China is not tightening credit, economists say
Although loan growth in China cooled during the past month, economists said the slowdown should not hinder the country's economy. "We do not think that the rapid credit expansion since early 2009 is sustainable and expect normalization for the remainder of the year," said Qing Wang, China economist at Morgan Stanley. "This slowdown in loan growth, therefore, should not be interpreted as policy tightening." (12 Aug.)

Analysis: Central banks can learn something from Australia
As the global recession runs out of steam and governments start wondering how to wind down their economic-stimulus programs, they might be able to learn a few things from Australia's central bank. The Reserve Bank of Australia took early action to cool off what could have become a housing bubble, and it managed to do it without catastrophe. Reuters (12 Aug.)

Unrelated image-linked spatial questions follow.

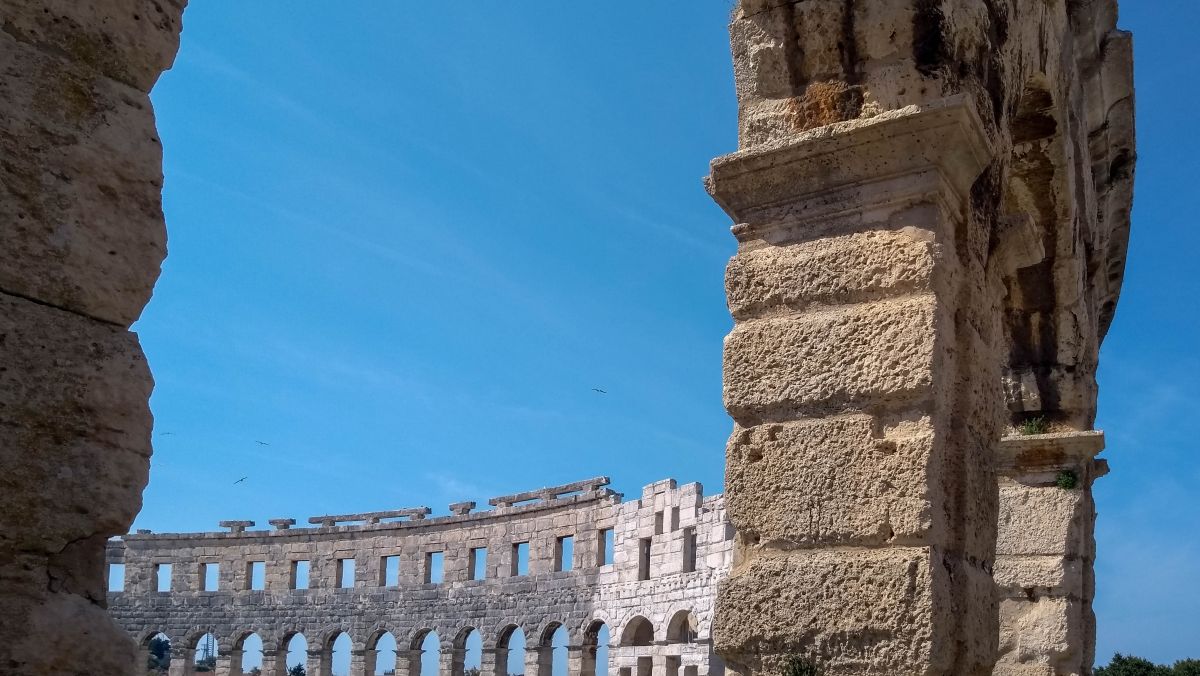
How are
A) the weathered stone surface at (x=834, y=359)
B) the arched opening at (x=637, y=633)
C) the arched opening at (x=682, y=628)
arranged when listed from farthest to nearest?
1. the arched opening at (x=637, y=633)
2. the arched opening at (x=682, y=628)
3. the weathered stone surface at (x=834, y=359)

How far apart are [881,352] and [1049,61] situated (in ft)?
11.1

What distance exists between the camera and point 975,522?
3734 mm

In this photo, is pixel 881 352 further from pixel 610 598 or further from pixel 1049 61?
pixel 610 598

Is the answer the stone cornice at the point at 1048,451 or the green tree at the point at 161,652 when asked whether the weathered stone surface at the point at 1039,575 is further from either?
the green tree at the point at 161,652

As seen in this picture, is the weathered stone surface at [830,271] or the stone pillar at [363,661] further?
the stone pillar at [363,661]

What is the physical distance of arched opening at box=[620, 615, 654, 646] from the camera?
26.8 m

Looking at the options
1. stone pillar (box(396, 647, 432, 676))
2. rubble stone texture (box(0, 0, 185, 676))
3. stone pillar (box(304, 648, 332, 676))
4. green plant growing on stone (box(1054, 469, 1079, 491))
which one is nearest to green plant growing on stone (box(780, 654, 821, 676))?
rubble stone texture (box(0, 0, 185, 676))

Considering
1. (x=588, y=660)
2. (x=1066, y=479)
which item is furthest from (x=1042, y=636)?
(x=588, y=660)

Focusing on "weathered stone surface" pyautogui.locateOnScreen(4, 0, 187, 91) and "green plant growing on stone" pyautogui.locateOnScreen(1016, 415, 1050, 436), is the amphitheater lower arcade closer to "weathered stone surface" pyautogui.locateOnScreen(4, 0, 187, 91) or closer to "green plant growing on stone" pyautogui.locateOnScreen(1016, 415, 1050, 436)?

Wholesale prices in Japan record biggest annual decline
Japan raised the specter of sliding into deflation as wholesale prices dropped 8.5% for the year that ended in July, setting a record. "We're going to see increasing downward price pressure from weak demand," said Takeshi Minami, chief economist at Norinchukin Research Institute. Forbes/Reuters (11 Aug.)

Despite oil-price recovery, Russia's GDP plunges 11% in Q2
Russia's economy contracted 11% in the second quarter, prompting President Dmitry Medvedev to lash out against continued dependence on exports of energy and commodities. "We can't develop like this any further," he said. "It's a dead end. ... We will have to make decisions on changing the structure of the economy." Telegraph (London) (11 Aug.)